De cómo el gran Sancho Panza tomó la
posesión de su ínsula y del modo que comenzó a gobernar
¡Oh perpetuo descubridor de los antípodas, hacha del mundo, ojo
del cielo, meneo dulce de las cantimploras, Timbrio aquí, Febo allí,
tirador acá, médico acullá, padre de la poesía, inventor
de la música, tú que siempre sales y, aunque lo parece, nunca te pones!
A ti digo, ¡oh sol, con cuya ayuda el hombre engendra al hombre!, a ti digo
que me favorezcas y alumbres la escuridad de mi ingenio, para que pueda discurrir
por sus puntos en la narración del gobierno del gran Sancho Panza, que sin
ti yo me siento tibio, desmazalado y confuso.
Digo, pues, que con todo su acompañamiento llegó Sancho a un lugar
de hasta mil vecinos, que era de los mejores que el duque tenía. Diéronle
a entender que se llamaba «la ínsula Barataria», o ya porque el
lugar se llamaba «Baratario» o ya por el barato con que se le había
dado el gobierno.
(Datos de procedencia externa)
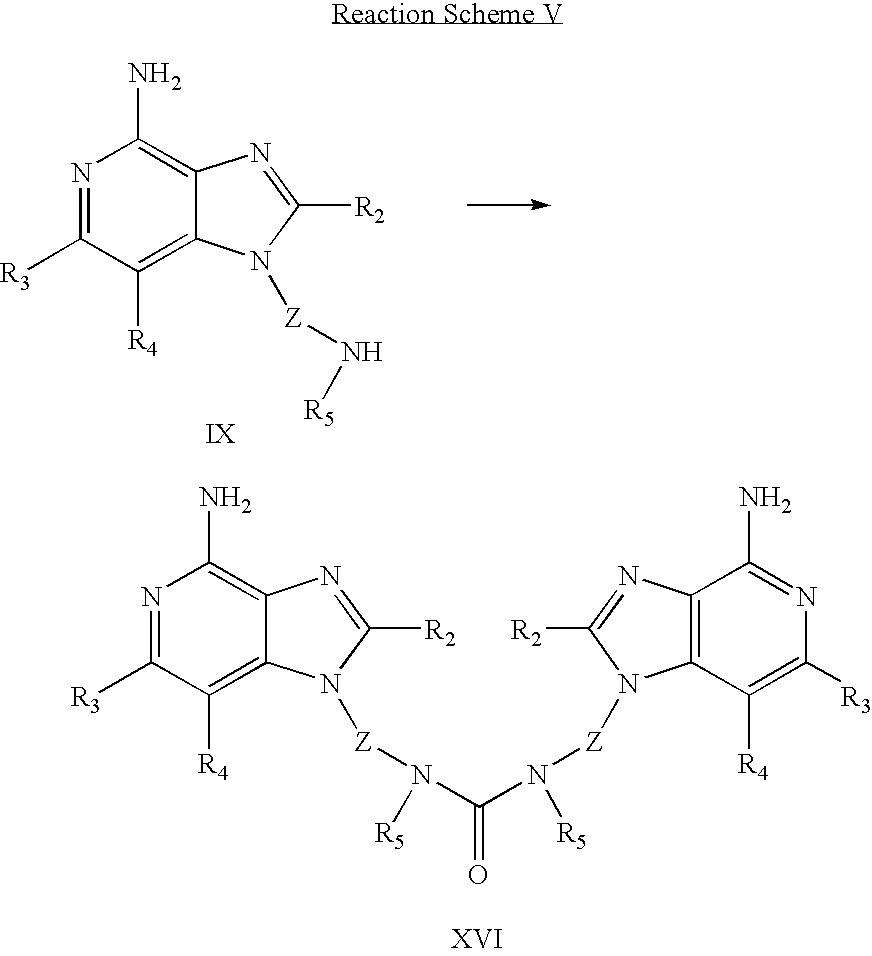 Figure US20050026947A1-20050203-C00018
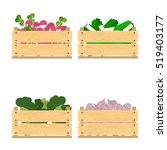 vector crate with fresh fruits...   Shutterstock .eps vector #519403177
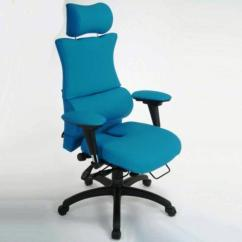 Desk Chair Turquoise Hanging Gold Coast 10 Shipshape Executive Chairs For Home Office Rilane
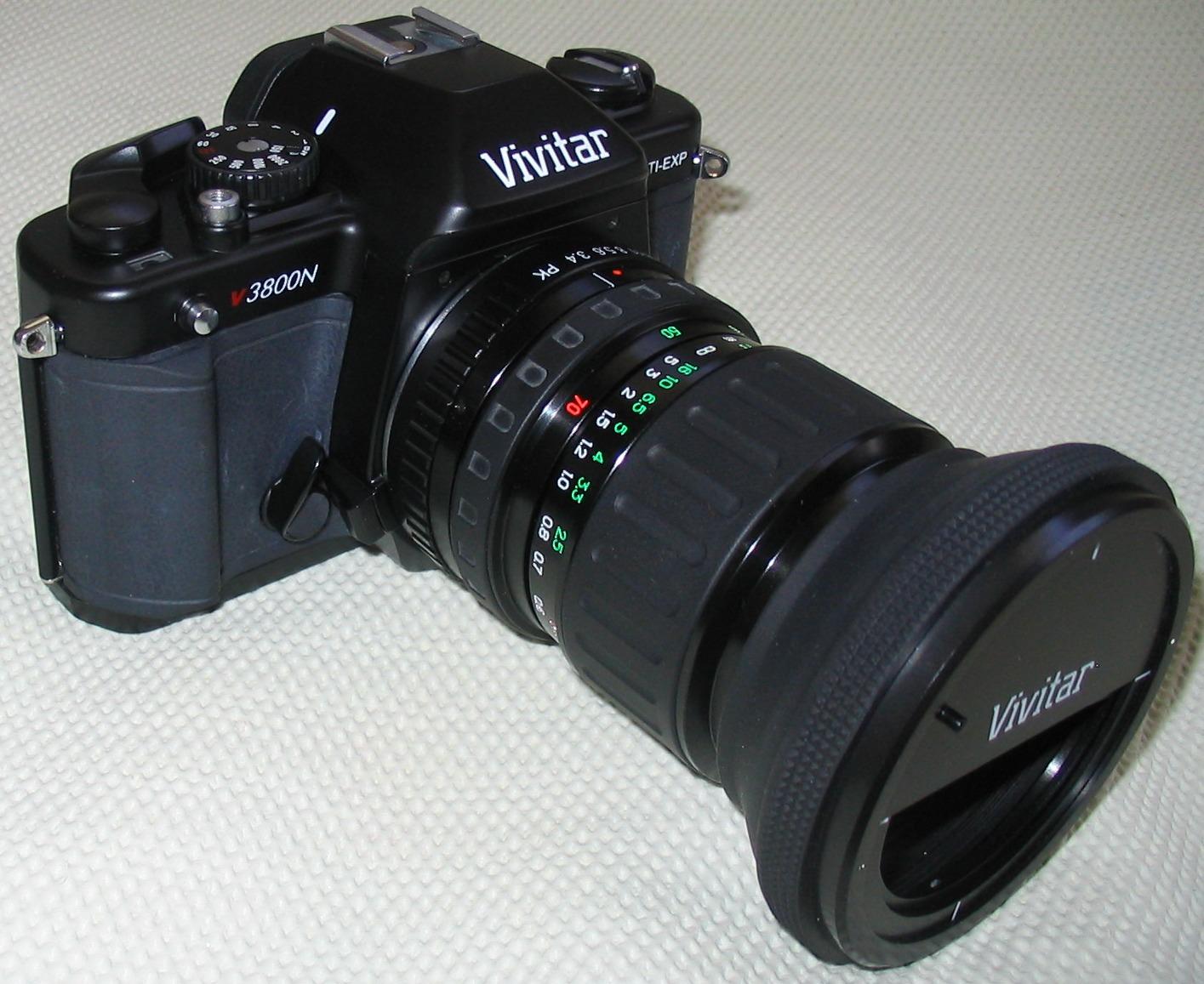 the chens the user s review vivitar v3800n 35mm film slr camera rh mailch blogspot com Vivitar Lenses What Cameras Take Are Vivitar Cameras Any Good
Al llegar a las puertas de la villa, que era cercada, salió
el regimiento del pueblo a recebirle, tocaron las campanas y todos los vecinos dieron
muestras de general alegría y con mucha pompa le llevaron a la iglesia mayor
a dar gracias a Dios, y luego con algunas ridículas ceremonias le entregaron
las llaves del pueblo y le admitieron por perpetuo gobernador de la ínsula
Barataria.
El traje, las barbas, la gordura y pequeñez del nuevo gobernador tenía
admirada a toda la gente que el busilis del cuento no sabía, y aun a todos
los que lo sabían, que eran muchos. Finalmente, en sacándole de la
iglesia le llevaron a la silla del juzgado y le sentaron en ella, y el mayordomo
del duque le dijo:
-Es costumbre antigua en esta ínsula, señor gobernador, que el que
viene a tomar posesión desta famosa ínsula está obligado a responder
a una pregunta que se le hiciere que sea algo intricada y dificultosa, de cuya respuesta
el pueblo toma y toca el pulso del ingenio de su nuevo gobernador y, así,
o se alegra o se entristece con su venida.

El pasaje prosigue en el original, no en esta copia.